Des visages et des histoires derrière les statistiques
Ce qui me touche le plus dans cette histoire, ce n’est pas seulement la fermeture potentielle de box, c’est le sort des humains qui font vivre ce lieu. Lianes n’aide pas seulement les animaux, elle remet aussi des gens debout. Prenez Kevin, par exemple. Après une dépression et un an et demi sans emploi, ce contrat de 20 heures était idéal pour lui. « C’est cool pour se remettre dans le bain », dit-il. Mais son avenir, comme celui de beaucoup d’autres, est en suspens.
Il y a aussi Sébastien, la cinquantaine, qui n’a jamais été en retard une seule fois. Pour lui, travailler avec les animaux, c’est « le paradis ». Il passait du RSA aux chantiers, et ce contrat aidé était une bouffée d’oxygène. Savoir que cela va s’arrêter le dégoûte, et on le comprend. Ce ne sont pas des surprises apaisantes que l’État réserve à ces travailleurs motivés, mais bien un retour brutal à la case départ.
Le refuge comme bouée de sauvetage émotionnelle
Et puis, il y a les bénéficiaires. Stéphane, expulsé de son logement fin 2024, vient voir ses trois chats — Ramsès, Fifille et Tatouille — tous les jours. Ses mots sont bouleversants : « Mes chats, c’est la lumière de ma vie ». Dans un quotidien sombre, Lianes est son rayon de soleil. Sans cette structure, il aurait peut-être baissé les bras définitivement.
L’association offre bien plus que de la garde ; elle offre de la dignité. Chloé Viruega, une ancienne travailleuse sociale en reconversion, a vu son contrat prolongé in extremis grâce à des fonds non utilisés ailleurs. Sa particularité ? Elle a du mal le matin. Ailleurs, on l’aurait virée. Ici, elle rattrape ses heures le soir, le sourire aux lèvres, promenant Rocky dans la nuit. C’est ça, l’intelligence sociale : s’adapter à l’humain plutôt que de le broyer.

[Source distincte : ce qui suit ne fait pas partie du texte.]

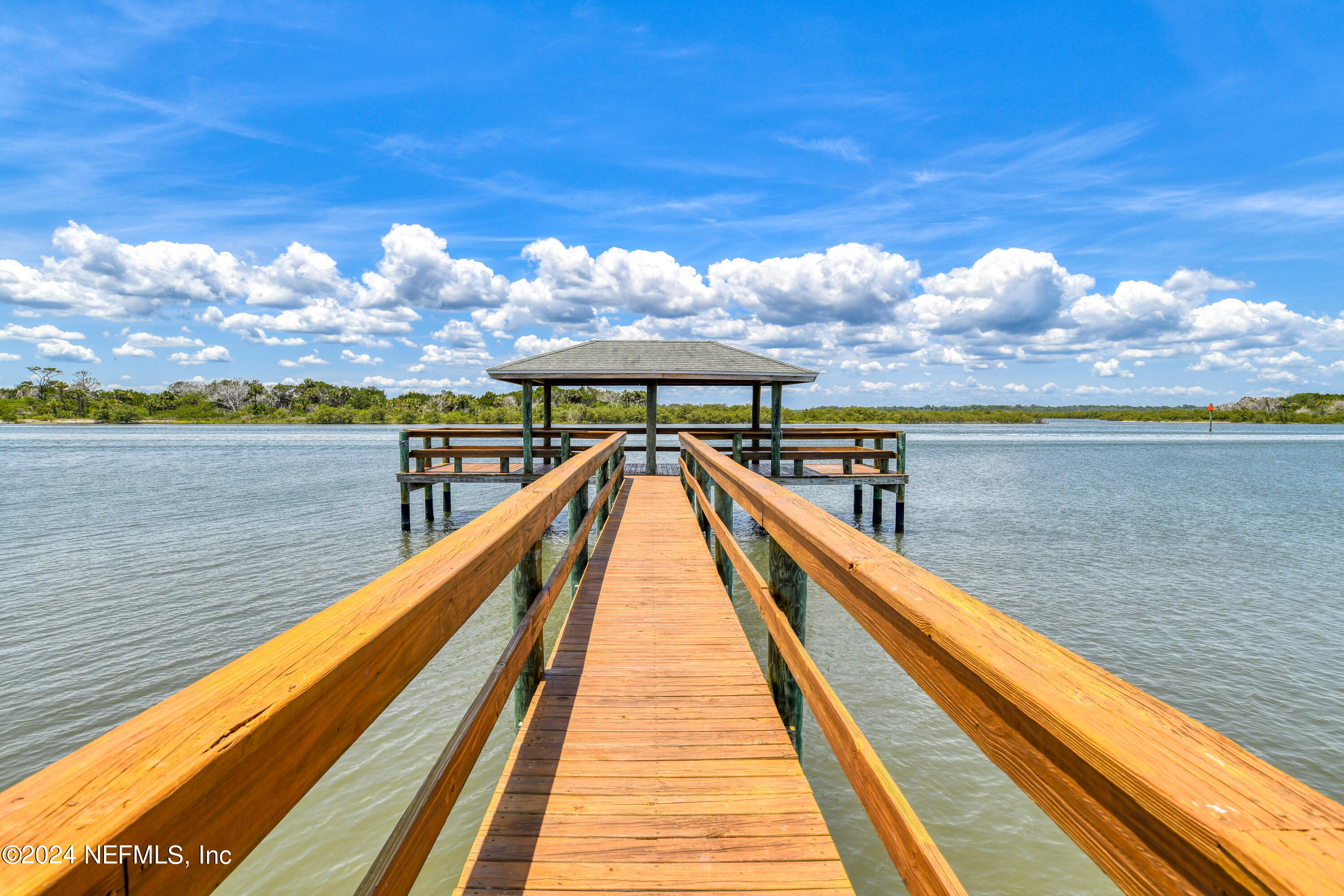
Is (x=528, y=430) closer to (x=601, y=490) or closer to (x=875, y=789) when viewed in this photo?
(x=601, y=490)

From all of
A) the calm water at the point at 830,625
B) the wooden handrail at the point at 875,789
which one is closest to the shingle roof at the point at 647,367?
the calm water at the point at 830,625

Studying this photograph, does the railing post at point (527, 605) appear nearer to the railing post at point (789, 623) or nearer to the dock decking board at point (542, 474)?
the railing post at point (789, 623)

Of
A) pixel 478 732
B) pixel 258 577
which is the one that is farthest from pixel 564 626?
pixel 258 577

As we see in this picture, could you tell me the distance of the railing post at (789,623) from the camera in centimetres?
284

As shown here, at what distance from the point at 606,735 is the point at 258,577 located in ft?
30.1

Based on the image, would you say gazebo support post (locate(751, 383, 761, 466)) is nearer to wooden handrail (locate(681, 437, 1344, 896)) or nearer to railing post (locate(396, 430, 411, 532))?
railing post (locate(396, 430, 411, 532))

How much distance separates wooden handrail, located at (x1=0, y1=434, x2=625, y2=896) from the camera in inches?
24.4

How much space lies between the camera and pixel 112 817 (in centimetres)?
64

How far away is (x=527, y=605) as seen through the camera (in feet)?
9.70

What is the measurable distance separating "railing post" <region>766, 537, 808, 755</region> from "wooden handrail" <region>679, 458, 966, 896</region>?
0.24 m

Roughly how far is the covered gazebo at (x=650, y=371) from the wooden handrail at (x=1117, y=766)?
35.1 ft

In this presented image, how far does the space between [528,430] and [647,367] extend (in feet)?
9.13

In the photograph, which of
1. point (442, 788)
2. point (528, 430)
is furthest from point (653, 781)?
point (528, 430)

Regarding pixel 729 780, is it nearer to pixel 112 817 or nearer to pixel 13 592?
pixel 112 817
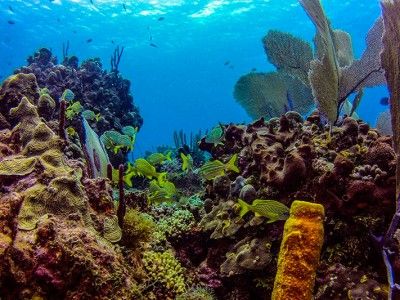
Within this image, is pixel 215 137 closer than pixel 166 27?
Yes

Trouver sa place ici, c’est pour elle le plus beau des cadeaux détente, une forme de paix intérieure retrouvée par le travail.
Agir avant qu’il ne soit trop tard
La situation de Lianes à Strasbourg est symptomatique d’un choix de société inquiétant. Si l’on continue de considérer le secteur associatif et l’insertion comme de simples variables d’ajustement budgétaire, on court à la catastrophe. Stève Lefaou, bénévole depuis onze ans et ancien sans-abri, le résume parfaitement : sans Lianes, les abandons vont se multiplier. Et avec eux, la détresse humaine.
Pour sauver ce modèle unique, plusieurs leviers doivent être actionnés d’urgence :
- Sanctuariser les budgets dédiés à l’insertion pour les structures de « soin » (humain et animal).
- Revoir la durée des contrats aidés pour permettre une véritable stabilisation des parcours professionnels.
- Reconnaître l’utilité publique de la médiation animale dans les parcours de soins des personnes précaires.
- Débloquer des fonds d’urgence pour les associations dont la trésorerie est menacée par les retards de subventions.
Il est temps de considérer ces refuges non pas comme des coûts, mais comme des investissements indispensables à la cohésion sociale. On ne peut pas se contenter de proposer des accessoires zen pour se donner bonne conscience ; il faut une véritable politique de soutien pour ceux qui réparent les vivants, qu’ils aient deux ou quatre pattes.